Sempre più donne straniere denunciano la violenza su Instagram

Il messaggio le arriva in direct, su Instagram: «Ho paura di fare la fine di Saman Abbas». Chi scrive è una ragazza di origini pachistane, residente nel sud Italia. Teme che la sua famiglia la uccida, come è successo secondo le indagini alla 18enne scomparsa il 30 aprile 2021 a Novellara, in provincia di Reggio Emilia.
A leggere la sua richiesta di aiuto è Pinky Kaur Aoulakh, la trentenne indiana che nel 2015 a Dello rischiò di morire quando il marito le diede fuoco. Lei si salvò, denunciò il padre dei suoi figli, compì un percorso di riabilitazione e oggi è un punto di riferimento a Brescia contro la violenza sulle donne. Agisce con la onlus di cui è una delle esponenti principali, Wall of Dolls, e con cui ha realizzato il Muro delle Bambole in piazza Garibaldi, ma sempre più spesso aiuta le altre donne anche sui social.

..........

Riporta senza modifiche il passo dell'articolo sulle donne straniere che denunciano la violenza su Instagram, da "Il messaggio le" a "di Reggio Emilia.". L'elenco che segue proviene da un'altra fonte.

Voci salvate
..........

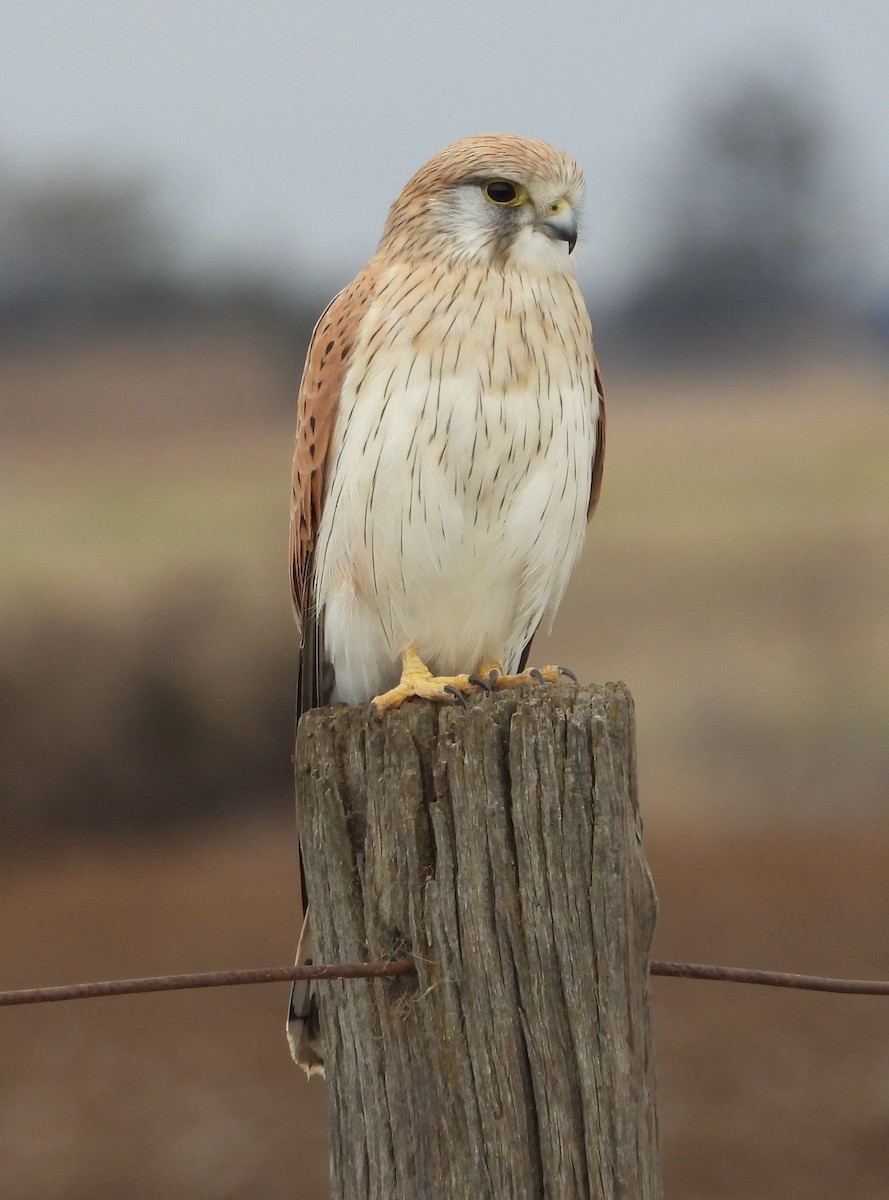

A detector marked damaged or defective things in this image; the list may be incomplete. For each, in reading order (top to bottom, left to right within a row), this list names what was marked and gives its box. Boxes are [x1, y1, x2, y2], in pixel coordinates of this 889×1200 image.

rusty barbed wire [0, 956, 884, 1012]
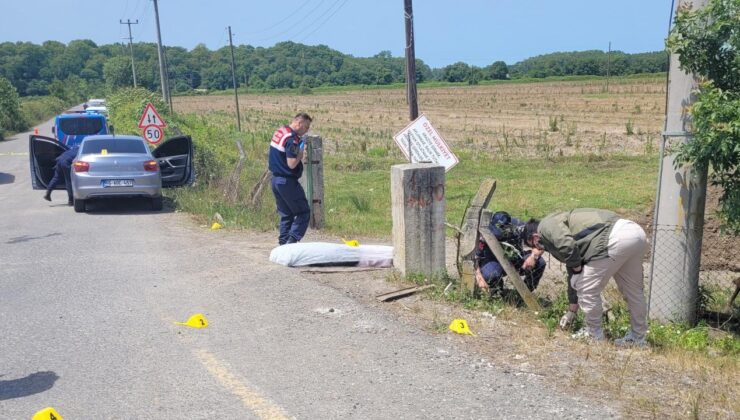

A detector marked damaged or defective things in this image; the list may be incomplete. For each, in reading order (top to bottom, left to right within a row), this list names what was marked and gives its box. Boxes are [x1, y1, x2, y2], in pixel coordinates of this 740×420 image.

broken wooden board [460, 179, 494, 260]
broken wooden board [376, 286, 434, 302]
broken wooden board [476, 210, 540, 312]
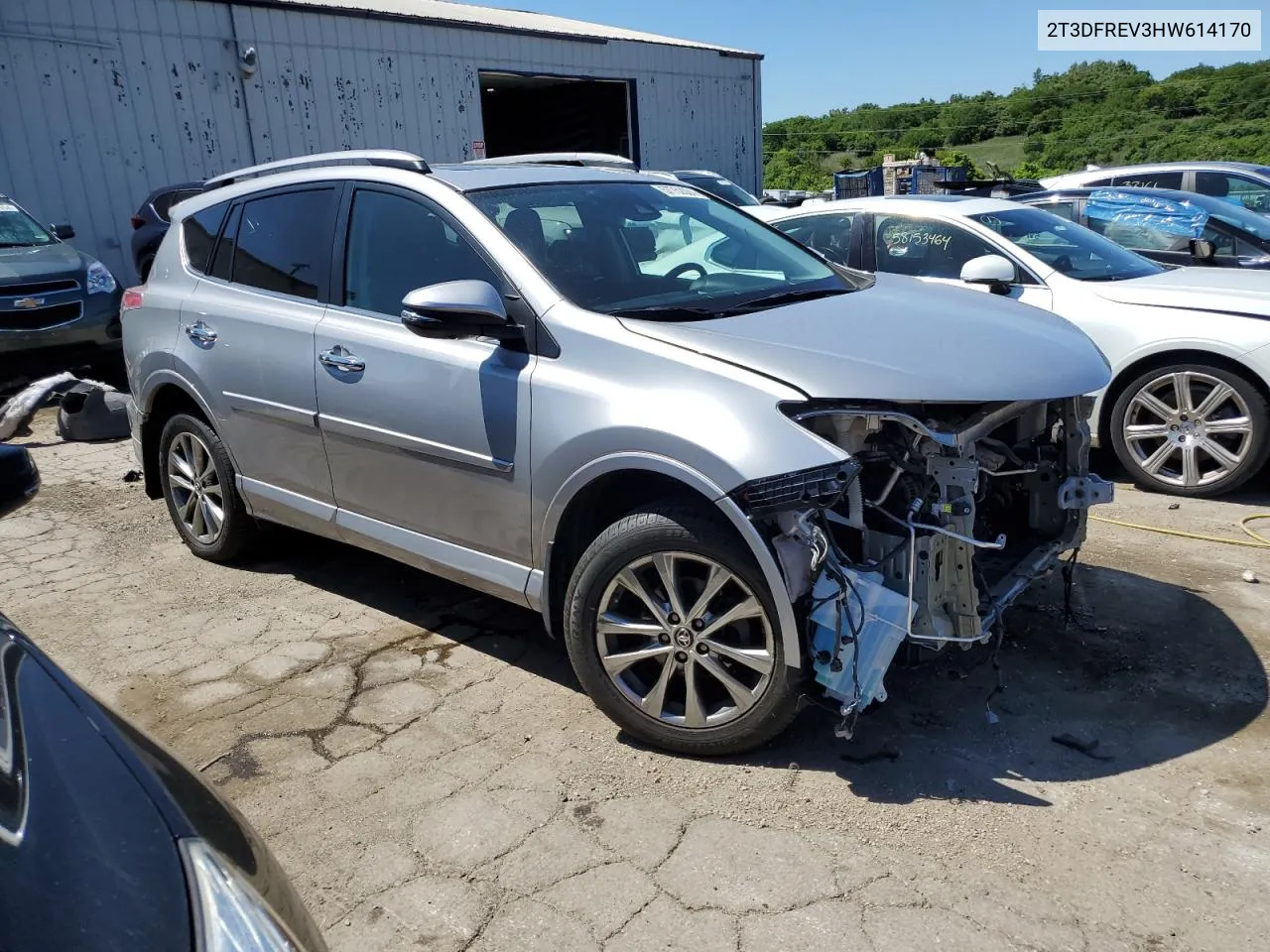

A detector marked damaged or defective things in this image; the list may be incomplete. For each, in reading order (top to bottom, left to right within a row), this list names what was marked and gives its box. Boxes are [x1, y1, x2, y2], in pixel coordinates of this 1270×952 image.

cracked concrete pavement [2, 411, 1270, 952]
damaged front end [736, 396, 1112, 736]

..........

* Risposta scritta:
Il messaggio le arriva in direct, su Instagram: «Ho paura di fare la fine di Saman Abbas». Chi scrive è una ragazza di origini pachistane, residente nel sud Italia. Teme che la sua famiglia la uccida, come è successo secondo le indagini alla 18enne scomparsa il 30 aprile 2021 a Novellara, in provincia di Reggio Emilia.